**EXCERPT PROVIDED**
==================================================

As I wrote about in Healing and the Resurrection, the significance of Christ’s testimony in the early church rested in the resurrection, which is what garnered much opposition from the religious rulers. Healing points to the resurrection and the reality of the ultimate redemption (Rev. 21). Now some have concluded this means there is a divine right to healing now. But I think that misses the point. Implicit in Keller’s statement (and elsewhere in the book) is that our salvation is not simply to rescue us from sin which was atoned for on the cross, nor is it to simply go to heaven, but it is rooted in redemption and Christ restoring what was lost. But I think this necessitates considering God’s intention in creation (Gen 1-2) as opposed to simply the rectification of our sinful condition (Gen 3).
Lately, I’ve been pondering this in our gospel presentations and wondering if we circumvent the gospel without a discussion of the new heavens and new earth, resurrection of our bodies and ultimate redemption – when death is destroyed, sin demolished, pain and suffering gone, banqueting with Christ in our midst. We all, Christians and and non-Christians alike, feel the tension of living in a broken world. Often people describe religion as a panacea for relieving that tension and finding our “happy place”. But for Christians, that happy place cannot fully be here because our hope is in the redemption that comes through Christ, which involves the resurrection of our bodies and the time when every thing will be set right (see 1 Cor. 15). If in proclaiming the good news of Christ, we make Christianity about relieving that tension here, that undermines the reason that it exists…because this is not all there is. That’s not escapism but a realism of where our ultimate hope lies – restoration through the resurrection.
But for the here and now, God does bring a glimmer of this eschatological hope through his various interventions because Christ does reign, seated in his heavenly throne aside the Father. He works through his people as we join our hands with our mouths of Christ’s redemption, which points to a greater reality. He exhibits common grace to those who reject him, yet at the same time point to his handiwork. Indeed, we get a foretaste now but nothing compared to ultimate redemption.

==================================================

Quote the passage on resurrection and redemption word for word, everything from "But for the" down to "to ultimate redemption.". The material that comes next has no connection to the passage on resurrection and redemption.

**GIVEN DATA**
==================================================

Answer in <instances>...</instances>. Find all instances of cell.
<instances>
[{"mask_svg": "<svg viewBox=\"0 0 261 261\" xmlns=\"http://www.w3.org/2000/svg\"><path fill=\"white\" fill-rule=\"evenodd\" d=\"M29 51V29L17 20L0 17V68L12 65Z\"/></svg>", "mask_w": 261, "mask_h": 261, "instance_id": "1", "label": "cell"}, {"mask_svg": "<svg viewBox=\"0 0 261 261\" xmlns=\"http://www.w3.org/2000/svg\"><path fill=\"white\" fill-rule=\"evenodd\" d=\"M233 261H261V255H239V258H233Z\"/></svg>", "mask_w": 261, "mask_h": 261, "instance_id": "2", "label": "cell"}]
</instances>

==================================================

**EXERCISE OUTPUT**
But for the here and now, God does bring a glimmer of this eschatological hope through his various interventions because Christ does reign, seated in his heavenly throne aside the Father. He works through his people as we join our hands with our mouths of Christ’s redemption, which points to a greater reality. He exhibits common grace to those who reject him, yet at the same time point to his handiwork. Indeed, we get a foretaste now but nothing compared to ultimate redemption.